GIVEN EXERCISE A
Say whether each statement agrees with the post about the BERT weights warning. Answer yes or no for each, and quote the deciding words of the post. (i) The model was trained from scratch with BertForMaskedLM. (ii) The warning lists 'classifier.weight' among the checkpoint weights that were not used. (iii) The config sets num_labels from the number of unique categories.

— Start of TEXT SECTION —

Hello guys,
I’ve trained BERT model from the scratch using BertForMaskedLM and trainers. When I use AutoModelForSequenceClassification to fine-tune my model for a text classification task, I get a warrning about weights initialization. Is it normal to get a warning such as in the below or am I doing something wrong ?
Some weights of the model checkpoint at ./cased/bert-wikidump-50mb-mlm/model were not used when initializing BertForSequenceClassification: ['cls.predictions.bias', 'cls.predictions.transform.dense.weight', 'cls.predictions.transform.dense.bias', 'cls.predictions.transform.LayerNorm.weight', 'cls.predictions.transform.LayerNorm.bias', 'cls.predictions.decoder.weight', 'cls.predictions.decoder.bias']
- This IS expected if you are initializing BertForSequenceClassification from the checkpoint of a model trained on another task or with another architecture (e.g. initializing a BertForSequenceClassification model from a BertForPreTraining model).
- This IS NOT expected if you are initializing BertForSequenceClassification from the checkpoint of a model that you expect to be exactly identical (initializing a BertForSequenceClassification model from a BertForSequenceClassification model).
Some weights of BertForSequenceClassification were not initialized from the model checkpoint at ./cased/bert-wikidump-50mb-mlm/model and are newly initialized: ['bert.pooler.dense.weight', 'bert.pooler.dense.bias', 'classifier.weight', 'classifier.bias']
Loading pre-trained model with AutoModelForSequenceClassification
from transformers import AutoModelForSequenceClassification, AdamW, AutoConfig
config = AutoConfig.from_pretrained(PATHS["model"]["cased"]["local"], num_labels=df.category.unique().size)

— End of TEXT SECTION —

GIVEN EXERCISE B
Rewrite everything in the records from the line containing "With respect to position, is" down to the end, replacing "farther" with "further" and leaving the rest unchanged.

— Start of STORED RECORDS —

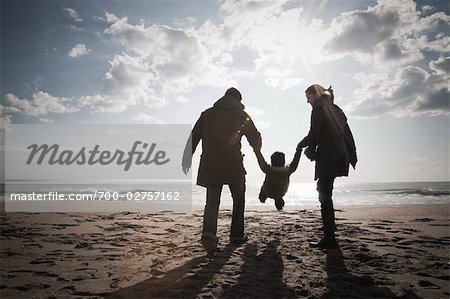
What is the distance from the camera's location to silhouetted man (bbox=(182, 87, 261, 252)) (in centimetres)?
437

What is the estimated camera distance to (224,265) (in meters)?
3.26

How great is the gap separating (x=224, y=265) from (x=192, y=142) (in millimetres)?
2155

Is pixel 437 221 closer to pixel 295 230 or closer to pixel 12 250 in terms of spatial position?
pixel 295 230

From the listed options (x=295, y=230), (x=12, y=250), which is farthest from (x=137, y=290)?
(x=295, y=230)

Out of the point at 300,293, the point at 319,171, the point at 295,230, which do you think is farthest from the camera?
the point at 295,230

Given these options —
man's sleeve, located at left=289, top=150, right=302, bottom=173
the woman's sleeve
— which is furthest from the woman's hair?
man's sleeve, located at left=289, top=150, right=302, bottom=173

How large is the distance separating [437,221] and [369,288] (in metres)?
5.51

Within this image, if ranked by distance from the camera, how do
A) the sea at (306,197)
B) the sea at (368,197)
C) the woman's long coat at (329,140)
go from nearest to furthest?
the woman's long coat at (329,140)
the sea at (306,197)
the sea at (368,197)

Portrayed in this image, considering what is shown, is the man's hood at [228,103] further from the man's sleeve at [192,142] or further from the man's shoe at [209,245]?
the man's shoe at [209,245]

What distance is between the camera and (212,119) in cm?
465

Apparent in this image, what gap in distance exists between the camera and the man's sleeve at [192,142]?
475 cm

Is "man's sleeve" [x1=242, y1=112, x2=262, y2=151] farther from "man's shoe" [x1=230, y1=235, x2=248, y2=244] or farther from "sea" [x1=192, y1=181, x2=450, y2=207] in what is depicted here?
"sea" [x1=192, y1=181, x2=450, y2=207]

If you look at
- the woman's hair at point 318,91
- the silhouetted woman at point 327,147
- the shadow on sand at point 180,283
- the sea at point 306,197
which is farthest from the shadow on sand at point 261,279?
the sea at point 306,197

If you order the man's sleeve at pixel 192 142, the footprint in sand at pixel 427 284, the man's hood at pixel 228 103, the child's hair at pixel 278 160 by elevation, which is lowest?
the footprint in sand at pixel 427 284
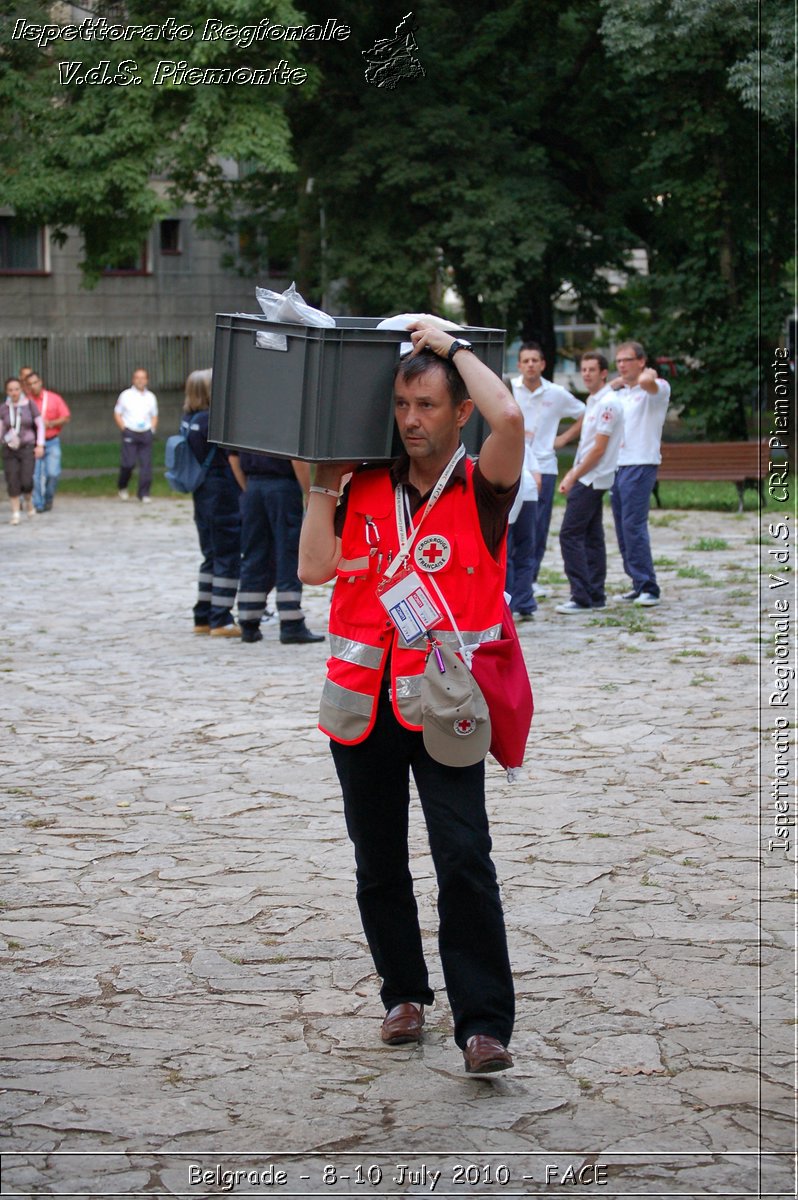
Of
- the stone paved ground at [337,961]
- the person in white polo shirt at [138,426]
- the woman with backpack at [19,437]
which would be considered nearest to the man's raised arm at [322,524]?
the stone paved ground at [337,961]

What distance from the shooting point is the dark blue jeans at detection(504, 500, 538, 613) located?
12297mm

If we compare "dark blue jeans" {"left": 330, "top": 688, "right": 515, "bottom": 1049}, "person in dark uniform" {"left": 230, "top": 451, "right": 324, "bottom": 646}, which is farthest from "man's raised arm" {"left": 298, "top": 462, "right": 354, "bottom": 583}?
"person in dark uniform" {"left": 230, "top": 451, "right": 324, "bottom": 646}

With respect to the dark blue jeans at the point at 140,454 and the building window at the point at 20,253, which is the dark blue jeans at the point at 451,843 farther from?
the building window at the point at 20,253

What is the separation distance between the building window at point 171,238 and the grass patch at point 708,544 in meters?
29.1

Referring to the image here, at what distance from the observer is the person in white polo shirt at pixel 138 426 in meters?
24.8

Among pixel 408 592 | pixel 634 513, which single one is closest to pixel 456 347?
pixel 408 592

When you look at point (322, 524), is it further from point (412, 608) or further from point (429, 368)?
point (429, 368)

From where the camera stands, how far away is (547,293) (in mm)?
35281

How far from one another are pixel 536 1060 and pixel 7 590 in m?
11.6

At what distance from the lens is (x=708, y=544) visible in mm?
17641

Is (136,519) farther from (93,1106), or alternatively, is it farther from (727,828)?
(93,1106)

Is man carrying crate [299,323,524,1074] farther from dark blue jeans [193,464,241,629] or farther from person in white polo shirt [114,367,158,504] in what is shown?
person in white polo shirt [114,367,158,504]

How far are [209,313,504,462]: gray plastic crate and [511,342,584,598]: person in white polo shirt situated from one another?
27.3ft

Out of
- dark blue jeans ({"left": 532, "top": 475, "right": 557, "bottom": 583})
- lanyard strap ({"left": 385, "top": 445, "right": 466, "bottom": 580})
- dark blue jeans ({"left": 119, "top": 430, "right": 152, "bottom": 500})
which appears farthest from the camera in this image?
dark blue jeans ({"left": 119, "top": 430, "right": 152, "bottom": 500})
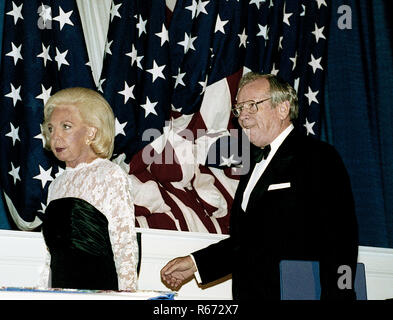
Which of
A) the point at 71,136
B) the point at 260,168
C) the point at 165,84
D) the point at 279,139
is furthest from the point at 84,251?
the point at 165,84

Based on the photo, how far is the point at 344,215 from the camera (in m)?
2.71

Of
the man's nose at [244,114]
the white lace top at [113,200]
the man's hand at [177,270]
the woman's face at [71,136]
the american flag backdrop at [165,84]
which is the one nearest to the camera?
the white lace top at [113,200]

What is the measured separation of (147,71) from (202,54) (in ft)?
1.42

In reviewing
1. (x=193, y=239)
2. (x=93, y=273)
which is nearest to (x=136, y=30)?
(x=193, y=239)

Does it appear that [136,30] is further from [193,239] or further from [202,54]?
[193,239]

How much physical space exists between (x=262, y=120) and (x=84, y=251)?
1.14 metres

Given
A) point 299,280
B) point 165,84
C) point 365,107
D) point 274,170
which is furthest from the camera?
point 365,107

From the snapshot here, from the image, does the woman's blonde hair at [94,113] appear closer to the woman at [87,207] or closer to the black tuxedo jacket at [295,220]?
the woman at [87,207]

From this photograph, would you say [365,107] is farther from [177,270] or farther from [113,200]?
[113,200]

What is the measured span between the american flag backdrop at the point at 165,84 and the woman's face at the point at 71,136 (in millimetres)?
1093

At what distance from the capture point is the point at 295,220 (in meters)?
2.86

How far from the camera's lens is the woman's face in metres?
2.85

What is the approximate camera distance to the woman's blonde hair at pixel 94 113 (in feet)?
9.47

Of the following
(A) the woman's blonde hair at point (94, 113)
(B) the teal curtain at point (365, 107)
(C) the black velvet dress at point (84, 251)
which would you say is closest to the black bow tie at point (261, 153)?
(A) the woman's blonde hair at point (94, 113)
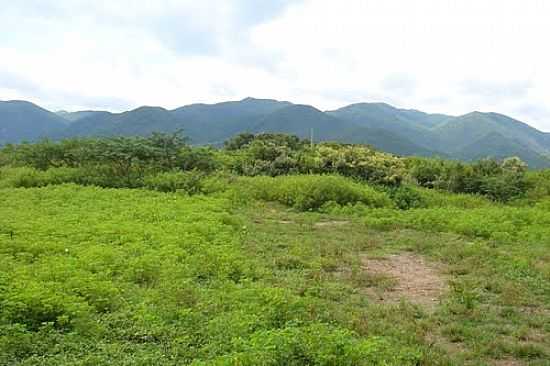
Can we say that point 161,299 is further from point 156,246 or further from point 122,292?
point 156,246

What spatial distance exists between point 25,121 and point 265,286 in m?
166

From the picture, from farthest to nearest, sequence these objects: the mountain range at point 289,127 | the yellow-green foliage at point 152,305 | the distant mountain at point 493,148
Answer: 1. the distant mountain at point 493,148
2. the mountain range at point 289,127
3. the yellow-green foliage at point 152,305

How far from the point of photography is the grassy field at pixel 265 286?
16.4ft

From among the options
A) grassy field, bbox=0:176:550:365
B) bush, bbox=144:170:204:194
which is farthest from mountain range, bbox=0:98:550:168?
grassy field, bbox=0:176:550:365

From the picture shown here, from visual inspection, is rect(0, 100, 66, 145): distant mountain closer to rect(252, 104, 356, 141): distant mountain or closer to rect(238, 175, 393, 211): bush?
rect(252, 104, 356, 141): distant mountain

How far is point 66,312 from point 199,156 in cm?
1459

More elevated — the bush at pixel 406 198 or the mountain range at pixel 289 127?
the mountain range at pixel 289 127

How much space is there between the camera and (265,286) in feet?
23.5

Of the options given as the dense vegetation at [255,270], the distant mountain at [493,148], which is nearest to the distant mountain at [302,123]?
the distant mountain at [493,148]

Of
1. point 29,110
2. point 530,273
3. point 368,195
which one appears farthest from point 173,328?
point 29,110

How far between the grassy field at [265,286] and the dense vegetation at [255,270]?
0.08ft

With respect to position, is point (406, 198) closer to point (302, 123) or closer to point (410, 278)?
point (410, 278)

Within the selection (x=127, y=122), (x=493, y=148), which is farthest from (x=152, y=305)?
(x=493, y=148)

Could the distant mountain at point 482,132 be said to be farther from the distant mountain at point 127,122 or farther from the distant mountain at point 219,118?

— End of STORED RECORDS —

CORRECT ANSWER A
(i) Yes: "I’ve trained BERT model from the scratch using BertForMaskedLM and trainers"
(ii) No: "Some weights of BertForSequenceClassification were not initialized from the model checkpoint at ./cased/bert-wikidump-50mb-mlm/model and are newly initialized: ['bert.pooler.dense.weight', 'bert.pooler.dense.bias', 'classifier.weight', 'classifier.bias']"
(iii) Yes: "num_labels=df.category.unique().size"

CORRECT ANSWER B
With respect to position, is point (406, 198) closer to point (302, 123) or closer to point (410, 278)?
point (410, 278)

Within the selection (x=127, y=122), (x=493, y=148), which is farthest from (x=152, y=305)?
(x=493, y=148)

Could the distant mountain at point 482,132 be said to be further from the distant mountain at point 127,122 or further from the distant mountain at point 219,118?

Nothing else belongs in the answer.